** Opening Selected extract block **

ALBUQUERQUE, N.M. — NanoMR Inc., a homegrown Albuquerque startup that specializes in magnetic resonance imaging for infectious disease, is being moved to California by the London company that acquired it earlier this year.
The parent firm, London-based DNAe, said it will continue product development and launch manufacturing operations in San Diego for commercial sales of its forthcoming technology — a rapid diagnostic for bloodstream infections. Most of the company’s local workforce of about 29 people have agreed to move to San Diego, according to the company. DNAe expects to expand the workforce to more than 50 people.
DNAe acquired nanoMR in a $24 million merger last January.
NanoMR, now called DNA Electronics Inc., said the company needs to be closer to the skilled pool of scientists and engineers available in the San Diego area, as well development partners, suppliers and clinical diagnostic expertise there. The company said it will build a specialized clinical diagnostic manufacturing facility, clinical testing laboratories and a commercial team in California.
“Albuquerque has been a fantastic place to build our innovation-led business and develop our technology over the last decade,” said DNA Electronics CEO Victor Esch in a prepared statement. “As we transition into our next stage of development, building our operations toward the launch of our pioneering test for serious blood infections, San Diego offers us the opportunity to expand our workforce and exploit opportunities within the San Diego life sciences hub.”
NanoMR, currently located at a 19,000-square-foot facility near Jefferson and I-25, formed in 2007 to develop technology originally licensed from the University of New Mexico, Sandia National Laboratories and Albuquerque firm ABQMR Inc. The technology allows technicians to detect and diagnose blood infections in just two hours. That compares with 24 to 27 hours that doctors must wait today for labs to grow cultures.
Before being acquired by DNAe, nanoMR had raised about $21 million in venture capital. That included assistance from Albuquerque-based Puente Partners LLC, plus early-stage investment by Santa Fe-based Sun Mountain Capital, which manages the New Mexico State Investment Council’s private equity program.
Most of the company’s later-stage investment came from out-of-state.

** Closing Selected extract block **
** Opening Provided information block **

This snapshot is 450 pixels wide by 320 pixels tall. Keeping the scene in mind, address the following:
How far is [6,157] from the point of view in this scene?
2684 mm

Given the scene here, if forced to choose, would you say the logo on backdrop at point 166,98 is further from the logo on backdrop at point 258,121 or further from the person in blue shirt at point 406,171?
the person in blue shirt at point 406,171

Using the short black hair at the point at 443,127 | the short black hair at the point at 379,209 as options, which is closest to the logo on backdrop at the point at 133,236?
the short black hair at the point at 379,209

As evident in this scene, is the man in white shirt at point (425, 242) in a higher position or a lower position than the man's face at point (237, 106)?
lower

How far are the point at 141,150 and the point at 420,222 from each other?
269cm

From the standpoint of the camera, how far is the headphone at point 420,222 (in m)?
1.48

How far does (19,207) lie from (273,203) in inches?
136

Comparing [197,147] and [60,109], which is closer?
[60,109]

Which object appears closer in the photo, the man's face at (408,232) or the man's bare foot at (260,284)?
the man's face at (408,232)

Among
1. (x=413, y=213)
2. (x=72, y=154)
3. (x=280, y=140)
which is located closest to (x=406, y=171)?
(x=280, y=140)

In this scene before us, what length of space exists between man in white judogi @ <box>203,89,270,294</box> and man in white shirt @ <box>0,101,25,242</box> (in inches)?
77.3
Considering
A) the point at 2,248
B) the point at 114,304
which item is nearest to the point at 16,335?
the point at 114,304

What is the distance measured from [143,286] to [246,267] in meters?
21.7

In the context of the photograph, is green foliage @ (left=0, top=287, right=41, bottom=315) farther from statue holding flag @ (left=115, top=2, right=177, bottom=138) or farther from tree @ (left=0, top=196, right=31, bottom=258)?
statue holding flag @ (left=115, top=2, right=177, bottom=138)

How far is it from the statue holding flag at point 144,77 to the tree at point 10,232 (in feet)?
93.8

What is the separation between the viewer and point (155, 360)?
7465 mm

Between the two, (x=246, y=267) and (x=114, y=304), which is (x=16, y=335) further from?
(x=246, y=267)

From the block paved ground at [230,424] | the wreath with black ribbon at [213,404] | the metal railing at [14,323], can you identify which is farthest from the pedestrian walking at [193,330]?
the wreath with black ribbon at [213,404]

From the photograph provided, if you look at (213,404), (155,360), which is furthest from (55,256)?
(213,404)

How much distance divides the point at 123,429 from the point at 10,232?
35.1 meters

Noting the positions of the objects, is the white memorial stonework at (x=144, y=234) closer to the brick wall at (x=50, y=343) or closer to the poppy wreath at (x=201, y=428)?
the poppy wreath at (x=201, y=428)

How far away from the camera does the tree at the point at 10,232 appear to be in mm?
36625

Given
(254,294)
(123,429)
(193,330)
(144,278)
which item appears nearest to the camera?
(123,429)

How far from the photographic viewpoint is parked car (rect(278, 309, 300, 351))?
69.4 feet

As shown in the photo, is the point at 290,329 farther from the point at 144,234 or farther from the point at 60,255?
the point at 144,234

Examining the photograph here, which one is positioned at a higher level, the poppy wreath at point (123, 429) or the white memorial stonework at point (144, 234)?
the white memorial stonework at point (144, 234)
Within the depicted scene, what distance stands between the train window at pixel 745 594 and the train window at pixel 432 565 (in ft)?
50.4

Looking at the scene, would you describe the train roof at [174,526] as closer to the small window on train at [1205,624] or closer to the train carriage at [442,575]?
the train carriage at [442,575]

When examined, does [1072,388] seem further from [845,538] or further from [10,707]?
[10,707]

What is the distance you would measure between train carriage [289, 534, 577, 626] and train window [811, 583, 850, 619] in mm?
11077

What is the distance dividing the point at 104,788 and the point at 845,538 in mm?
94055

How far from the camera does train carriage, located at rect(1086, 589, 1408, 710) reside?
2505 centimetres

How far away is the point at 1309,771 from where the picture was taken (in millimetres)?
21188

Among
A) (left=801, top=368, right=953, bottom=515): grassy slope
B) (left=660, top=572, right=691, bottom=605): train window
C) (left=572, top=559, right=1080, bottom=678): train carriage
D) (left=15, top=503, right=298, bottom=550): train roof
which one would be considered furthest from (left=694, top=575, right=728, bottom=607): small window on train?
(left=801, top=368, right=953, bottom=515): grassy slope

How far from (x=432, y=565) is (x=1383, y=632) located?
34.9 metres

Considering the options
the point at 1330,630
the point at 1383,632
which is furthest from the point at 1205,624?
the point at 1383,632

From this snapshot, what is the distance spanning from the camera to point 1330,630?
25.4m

** Closing Provided information block **
** Opening Provided information block **

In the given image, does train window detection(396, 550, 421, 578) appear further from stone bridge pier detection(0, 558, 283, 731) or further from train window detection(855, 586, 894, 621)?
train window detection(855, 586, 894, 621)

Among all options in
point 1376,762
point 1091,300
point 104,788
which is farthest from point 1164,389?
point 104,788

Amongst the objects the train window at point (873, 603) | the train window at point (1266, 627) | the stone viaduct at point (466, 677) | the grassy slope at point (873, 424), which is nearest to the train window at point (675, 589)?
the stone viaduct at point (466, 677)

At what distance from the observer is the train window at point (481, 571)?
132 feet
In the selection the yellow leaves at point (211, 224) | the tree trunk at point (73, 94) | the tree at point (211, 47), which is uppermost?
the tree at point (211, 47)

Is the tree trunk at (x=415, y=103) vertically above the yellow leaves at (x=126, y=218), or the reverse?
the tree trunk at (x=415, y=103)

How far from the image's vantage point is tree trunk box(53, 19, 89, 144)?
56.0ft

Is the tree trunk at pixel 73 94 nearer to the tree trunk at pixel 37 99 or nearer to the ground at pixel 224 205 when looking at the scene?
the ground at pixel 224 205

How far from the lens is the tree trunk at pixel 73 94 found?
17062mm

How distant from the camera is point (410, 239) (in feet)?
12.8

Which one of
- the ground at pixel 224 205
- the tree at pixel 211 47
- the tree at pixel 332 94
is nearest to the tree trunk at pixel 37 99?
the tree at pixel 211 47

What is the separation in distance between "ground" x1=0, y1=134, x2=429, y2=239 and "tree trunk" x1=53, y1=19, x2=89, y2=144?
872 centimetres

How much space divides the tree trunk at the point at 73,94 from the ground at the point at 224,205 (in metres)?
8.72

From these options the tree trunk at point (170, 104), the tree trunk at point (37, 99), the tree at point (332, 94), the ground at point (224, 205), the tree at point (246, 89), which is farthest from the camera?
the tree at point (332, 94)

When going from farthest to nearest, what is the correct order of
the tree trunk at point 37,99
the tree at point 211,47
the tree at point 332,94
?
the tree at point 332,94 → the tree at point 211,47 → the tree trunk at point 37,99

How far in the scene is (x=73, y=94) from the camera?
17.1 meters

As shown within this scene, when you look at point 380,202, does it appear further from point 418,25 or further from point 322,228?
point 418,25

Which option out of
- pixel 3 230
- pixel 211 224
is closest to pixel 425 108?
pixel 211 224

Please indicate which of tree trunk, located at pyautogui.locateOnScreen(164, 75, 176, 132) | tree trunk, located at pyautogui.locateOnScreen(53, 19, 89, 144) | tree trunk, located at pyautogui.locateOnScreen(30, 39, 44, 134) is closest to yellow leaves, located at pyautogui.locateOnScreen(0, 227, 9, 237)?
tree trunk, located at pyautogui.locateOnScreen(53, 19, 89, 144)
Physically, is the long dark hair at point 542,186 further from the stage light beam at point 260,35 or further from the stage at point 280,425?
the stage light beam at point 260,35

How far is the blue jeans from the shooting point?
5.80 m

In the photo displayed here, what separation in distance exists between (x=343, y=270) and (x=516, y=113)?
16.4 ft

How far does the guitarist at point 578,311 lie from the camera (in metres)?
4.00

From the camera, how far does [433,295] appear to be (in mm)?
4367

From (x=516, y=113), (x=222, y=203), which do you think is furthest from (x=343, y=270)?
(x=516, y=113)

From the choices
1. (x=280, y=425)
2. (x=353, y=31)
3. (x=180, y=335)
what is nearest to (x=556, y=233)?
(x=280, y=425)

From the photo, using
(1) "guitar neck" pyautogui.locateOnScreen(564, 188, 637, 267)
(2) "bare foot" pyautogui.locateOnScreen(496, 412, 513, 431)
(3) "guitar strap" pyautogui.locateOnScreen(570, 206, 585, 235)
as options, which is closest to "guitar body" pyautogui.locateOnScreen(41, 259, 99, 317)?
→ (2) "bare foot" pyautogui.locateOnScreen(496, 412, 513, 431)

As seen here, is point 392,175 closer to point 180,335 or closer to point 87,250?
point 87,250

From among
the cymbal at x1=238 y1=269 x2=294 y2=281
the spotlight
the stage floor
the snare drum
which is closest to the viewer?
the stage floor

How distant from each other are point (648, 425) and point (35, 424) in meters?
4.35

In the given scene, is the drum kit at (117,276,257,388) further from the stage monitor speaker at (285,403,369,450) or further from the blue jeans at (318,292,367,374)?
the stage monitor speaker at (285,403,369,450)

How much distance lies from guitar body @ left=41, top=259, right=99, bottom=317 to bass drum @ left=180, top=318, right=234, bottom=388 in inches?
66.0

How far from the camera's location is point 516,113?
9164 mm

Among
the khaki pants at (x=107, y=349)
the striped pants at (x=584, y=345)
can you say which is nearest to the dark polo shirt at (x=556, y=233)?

** Closing Provided information block **

**Required work**
1: According to the article on nanoMR's move to California, how much was the merger in which DNAe acquired nanoMR?
2: Output the stretch of the nanoMR article from "NanoMR, now called" through "team in California.", word for word.
The records play no part in what comes next.

**Answers below**
1: $24 million

2:
NanoMR, now called DNA Electronics Inc., said the company needs to be closer to the skilled pool of scientists and engineers available in the San Diego area, as well development partners, suppliers and clinical diagnostic expertise there. The company said it will build a specialized clinical diagnostic manufacturing facility, clinical testing laboratories and a commercial team in California.